Cape Town: South African President Thabo Mbeki on Saturday opened the 2003 World Cup in front of a 25,000 crowd packed inside the famous Newlands ground and an estimated worldwide television audience of 1.4 billion people. "This eighth World Cup is the biggest ever. Together we will make it the best ever," promised Mbeki. "I assure you Africa will live up to expectations of players and cricket enthusiasts from around the world. This tournament is about peace, it is about strengthening friendship. "You players have come to us as messengers of peace, not war. You come as representatives of the movement of friendship. You come to us regardless of colour, race or creed. "I have great pleasure in officially declaring the eighth World Cup open. Let the games begin." Sports stars from the three hosting countries - South Africa, Zimbabwe and Kenya - had paraded around the stadium before the 14 competing nations, in the six week event being held here as well and in Zimbabwe and Kenya, entered the arena.
Not surprisingly, the loudest cheers of the night were reserved for Shaun Pollock's home side closely followed by a sympathetic roar for Zimbabwe whose status as a host has been seriously undermined by the continuing row over whether or not England will fulfill its February 13 fixture in Harare. Amongst the sports celebrities introduced to the crowd was Basil D'Oliveira, the Cape-born cricketer who, as a coloured player, was refused entry to the country by the old apartheid government when he was chosen for England's tour here in 1968. As a result, England called off its proposed trip and the old South Africa's long sporting isolation, which was to last for over 20 years, began.

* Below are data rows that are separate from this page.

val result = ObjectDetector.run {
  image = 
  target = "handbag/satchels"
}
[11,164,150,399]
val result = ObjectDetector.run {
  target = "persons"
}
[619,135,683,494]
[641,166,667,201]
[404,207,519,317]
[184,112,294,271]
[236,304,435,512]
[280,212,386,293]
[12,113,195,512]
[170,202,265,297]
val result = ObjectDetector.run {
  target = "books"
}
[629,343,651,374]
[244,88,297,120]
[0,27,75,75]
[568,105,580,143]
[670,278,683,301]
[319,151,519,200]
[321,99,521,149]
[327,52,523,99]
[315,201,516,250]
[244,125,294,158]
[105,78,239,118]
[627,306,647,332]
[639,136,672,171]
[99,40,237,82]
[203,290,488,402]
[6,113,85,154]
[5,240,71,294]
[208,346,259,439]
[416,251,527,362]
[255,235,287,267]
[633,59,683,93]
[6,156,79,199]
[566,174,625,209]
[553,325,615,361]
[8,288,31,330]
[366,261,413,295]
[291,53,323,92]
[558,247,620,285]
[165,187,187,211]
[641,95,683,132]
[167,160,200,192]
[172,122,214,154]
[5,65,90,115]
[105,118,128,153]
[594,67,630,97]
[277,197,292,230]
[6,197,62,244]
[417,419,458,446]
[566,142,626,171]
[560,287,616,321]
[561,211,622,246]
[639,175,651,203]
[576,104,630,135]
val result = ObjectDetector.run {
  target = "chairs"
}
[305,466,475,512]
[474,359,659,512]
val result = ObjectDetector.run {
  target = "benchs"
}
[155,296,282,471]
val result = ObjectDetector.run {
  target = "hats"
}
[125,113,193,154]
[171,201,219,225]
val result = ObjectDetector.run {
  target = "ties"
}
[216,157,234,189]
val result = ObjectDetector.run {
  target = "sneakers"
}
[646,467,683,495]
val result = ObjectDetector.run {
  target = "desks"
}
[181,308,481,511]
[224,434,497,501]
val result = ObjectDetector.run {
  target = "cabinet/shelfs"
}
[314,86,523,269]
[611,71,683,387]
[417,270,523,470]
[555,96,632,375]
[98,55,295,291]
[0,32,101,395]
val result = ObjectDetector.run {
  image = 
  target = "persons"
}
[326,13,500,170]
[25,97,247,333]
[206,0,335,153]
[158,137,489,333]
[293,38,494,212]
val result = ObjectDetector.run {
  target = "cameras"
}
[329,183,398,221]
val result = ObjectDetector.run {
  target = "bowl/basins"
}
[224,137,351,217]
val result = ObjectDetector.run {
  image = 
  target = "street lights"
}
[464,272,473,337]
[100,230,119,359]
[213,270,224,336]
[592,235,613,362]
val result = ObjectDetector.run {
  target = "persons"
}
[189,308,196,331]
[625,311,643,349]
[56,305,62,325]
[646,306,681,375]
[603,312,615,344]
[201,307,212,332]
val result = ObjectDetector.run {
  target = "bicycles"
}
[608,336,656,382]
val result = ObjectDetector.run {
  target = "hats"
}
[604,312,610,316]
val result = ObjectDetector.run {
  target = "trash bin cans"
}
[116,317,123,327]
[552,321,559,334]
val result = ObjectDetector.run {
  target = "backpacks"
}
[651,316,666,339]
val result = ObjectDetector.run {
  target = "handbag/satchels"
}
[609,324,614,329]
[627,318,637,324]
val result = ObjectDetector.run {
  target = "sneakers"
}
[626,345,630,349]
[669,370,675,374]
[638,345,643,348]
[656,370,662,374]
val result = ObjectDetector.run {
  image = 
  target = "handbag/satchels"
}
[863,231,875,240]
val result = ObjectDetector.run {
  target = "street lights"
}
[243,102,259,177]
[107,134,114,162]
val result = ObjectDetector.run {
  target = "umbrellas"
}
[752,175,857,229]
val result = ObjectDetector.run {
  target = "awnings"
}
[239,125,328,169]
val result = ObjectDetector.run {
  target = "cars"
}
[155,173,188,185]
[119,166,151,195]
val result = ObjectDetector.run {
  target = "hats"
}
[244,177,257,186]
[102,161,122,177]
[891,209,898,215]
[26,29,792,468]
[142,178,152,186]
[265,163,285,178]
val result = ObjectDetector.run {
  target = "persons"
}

Also on show were rugby's Naas Botha, cricketer Graeme Pollock, footballer Lucas Radebe, swimmer Pennie Heyns and former motor racing world champion Jody Sheckter. From co-hosts Namibia there was athlete Frankie Fredericks and, from Kenya, fellow track star Kip Keino. International Cricket Council (ICC) president Malcolm Gray also welcomed the tournament. "I am thankful to the people of South Africa for embracing this great moment. It will be the largest sporting event and the biggest cricket tournament that has ever taken place."
Tight security was in operation at the three-million-dollar ceremony, which featured 4,700 performers, some of whom who had been rehearsing for over a year and showcased African scenes. Most of the crowd arrived a full two hours before the start of the ceremony and braved the fierce Cape winds which blew through the stadium which will also host the opening game of the tournament on Sunday between South Africa and the West Indies. A 32-ton stage was placed over the pitch area for the event while the wicket for Sunday's day-nighter was covered by agricultural matting aimed at keeping the grass beneath healthy enough for the first game in the World Cup which will last until March 23 when the final is played in Johannesburg.